Texte à lire:

● ● ● ●

La vie en rose
Parler de la Chine, notamment de sa santé économique et de son système politique peut parfois relever de la plaisanterie quand on ne veut pas se regarder dans une glace. Observer ce pays quand on l’habite ou quand on est à l’extérieur donnent évidemment des visions différentes. Cependant, il faut éviter d’être dupe des divers conditionnements. En Chine, le dynamisme de l’économie, de sa population, et son optimisme – bien entretenu par des médias officiels harmonieux – peuvent nous faire entrer dans une bulle. Quand on a des intérêts, financiers, familiaux, économiques ou autre, on est encore plus exposé au risque de se transformer en perroquet conscient ou inconscient de l’Agence Chine nouvelle avec un fanatisme qu’apprécient les franges les plus nationalistes et qui fait rire les autres.
Noir de noir
D’un autre côté, hors de Chine, où on relève plutôt les trains qui ne sont pas à l’heure, loin de la belle vitrine, il est facile de tomber dans un autre biais. Avec le noir qu’on aime broyer dans les pays occidentaux, on voit vite une Chine en chute libre depuis des décennies. Ce genre d’événement arrive également à des Chinois qui semblent découvrir leur pays en écoutant des médias chinois basés à l’étranger. L’un me répétait qu’il faut aller à New York pour savoir ce qui se passer dans les coulisses du gouvernement chinois.

● ● ● ●

(Éléments de données)
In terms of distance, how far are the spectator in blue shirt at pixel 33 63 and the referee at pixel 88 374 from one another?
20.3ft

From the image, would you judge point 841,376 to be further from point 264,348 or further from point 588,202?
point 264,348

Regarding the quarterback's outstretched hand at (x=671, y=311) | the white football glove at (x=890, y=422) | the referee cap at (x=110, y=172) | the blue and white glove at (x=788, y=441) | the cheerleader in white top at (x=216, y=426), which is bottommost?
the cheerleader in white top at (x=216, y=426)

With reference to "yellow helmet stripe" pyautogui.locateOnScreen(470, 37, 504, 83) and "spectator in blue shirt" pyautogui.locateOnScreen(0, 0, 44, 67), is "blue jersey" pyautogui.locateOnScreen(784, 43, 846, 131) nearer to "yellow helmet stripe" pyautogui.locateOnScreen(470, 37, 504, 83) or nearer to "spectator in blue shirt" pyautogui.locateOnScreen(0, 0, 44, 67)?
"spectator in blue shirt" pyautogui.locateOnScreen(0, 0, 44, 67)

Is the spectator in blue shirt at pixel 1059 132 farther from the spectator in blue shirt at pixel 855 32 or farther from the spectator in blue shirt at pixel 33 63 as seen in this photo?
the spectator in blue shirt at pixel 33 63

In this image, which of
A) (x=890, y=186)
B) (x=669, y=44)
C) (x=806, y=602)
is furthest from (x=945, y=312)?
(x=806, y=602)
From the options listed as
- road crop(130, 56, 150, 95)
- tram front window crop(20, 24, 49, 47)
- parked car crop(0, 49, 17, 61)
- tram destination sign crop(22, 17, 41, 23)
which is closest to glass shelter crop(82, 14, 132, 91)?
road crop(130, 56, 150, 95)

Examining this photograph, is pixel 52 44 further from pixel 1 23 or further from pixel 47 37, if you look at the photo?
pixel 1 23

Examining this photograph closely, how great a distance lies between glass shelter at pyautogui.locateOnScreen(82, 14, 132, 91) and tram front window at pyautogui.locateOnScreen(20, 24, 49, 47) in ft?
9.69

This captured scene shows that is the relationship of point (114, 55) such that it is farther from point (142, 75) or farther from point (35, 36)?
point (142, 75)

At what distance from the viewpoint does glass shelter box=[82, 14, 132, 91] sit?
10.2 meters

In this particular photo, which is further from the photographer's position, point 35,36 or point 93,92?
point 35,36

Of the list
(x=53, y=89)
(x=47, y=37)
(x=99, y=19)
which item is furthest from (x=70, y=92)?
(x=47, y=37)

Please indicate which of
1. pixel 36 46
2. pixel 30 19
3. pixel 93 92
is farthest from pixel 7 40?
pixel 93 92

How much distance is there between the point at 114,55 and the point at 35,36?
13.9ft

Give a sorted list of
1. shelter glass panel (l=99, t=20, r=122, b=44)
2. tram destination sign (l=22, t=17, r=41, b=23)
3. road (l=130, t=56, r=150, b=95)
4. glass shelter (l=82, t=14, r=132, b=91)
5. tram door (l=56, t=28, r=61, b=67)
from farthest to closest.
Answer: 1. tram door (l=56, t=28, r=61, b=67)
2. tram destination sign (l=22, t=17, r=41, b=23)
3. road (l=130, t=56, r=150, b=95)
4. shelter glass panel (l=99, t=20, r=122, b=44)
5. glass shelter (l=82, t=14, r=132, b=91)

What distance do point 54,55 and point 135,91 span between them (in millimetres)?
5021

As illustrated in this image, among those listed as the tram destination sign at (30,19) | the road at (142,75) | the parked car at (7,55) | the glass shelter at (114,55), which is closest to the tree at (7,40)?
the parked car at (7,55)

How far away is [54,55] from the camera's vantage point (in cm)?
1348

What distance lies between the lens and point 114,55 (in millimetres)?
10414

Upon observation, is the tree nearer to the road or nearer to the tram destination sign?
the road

● ● ● ●

Consignes:
a: Traduisez en anglais cette phrase du texte sur la Chine : « Avec le noir qu’on aime broyer dans les pays occidentaux, on voit vite une Chine en chute libre depuis des décennies. »
b: Dans le texte sur la Chine, relevez les sortes d'intérêts qui exposent au risque de devenir un perroquet de l’Agence Chine nouvelle.
c: Poursuivez le texte sur la Chine après sa dernière phrase.
Les lignes ne servent à rien pour ce travail.

Réponses:
a: With the gloom that people in Western countries love to dwell on, it is easy to see a China in free fall for decades.

b: financiers, familiaux, économiques

c:
Par-dessus, vous ajoutez une crème de grille de lecture idéologique, de gauche ou de droite et la comédie intellectuelle peut battre son plein ou plutôt c’est l’enterrement du discernement. Je ne veux donner de leçon à personne car on peut tous passer par ces états, moi le premier, et osciller de l’un à l’autre. C’est pourquoi sur ce site, je rapporte des voix des divers camps. Aujourd’hui, j’évoque l’émission de Wang Jian sur la santé économique chinoise. Ce journaliste économique, après avoir travaillé en Chine et à Hong Kong, vit désormais aux Etats-Unis où il peut s’exprimer plus ouvertement et sa chanson ne vient pas de Pékin. Voyons d’abord les chiffres officiels sortis en fin de semaine dernière.
La consommation chinoise au premier semestre : -5,9%
Le Bureau national de statistiques a publié les chiffres sur la consommation au premier semestre. Ils s’élèvent à 9 718 yuans par personne et accuse une baisse de 5,9% (9,3% en enlevant le facteur prix). Les citadins ont dépensé en moyenne 12 485 yuans (- 8%, -11,2% corrigés) et les habitants des zones rurales 6209 yuans (-1,6%, -6%).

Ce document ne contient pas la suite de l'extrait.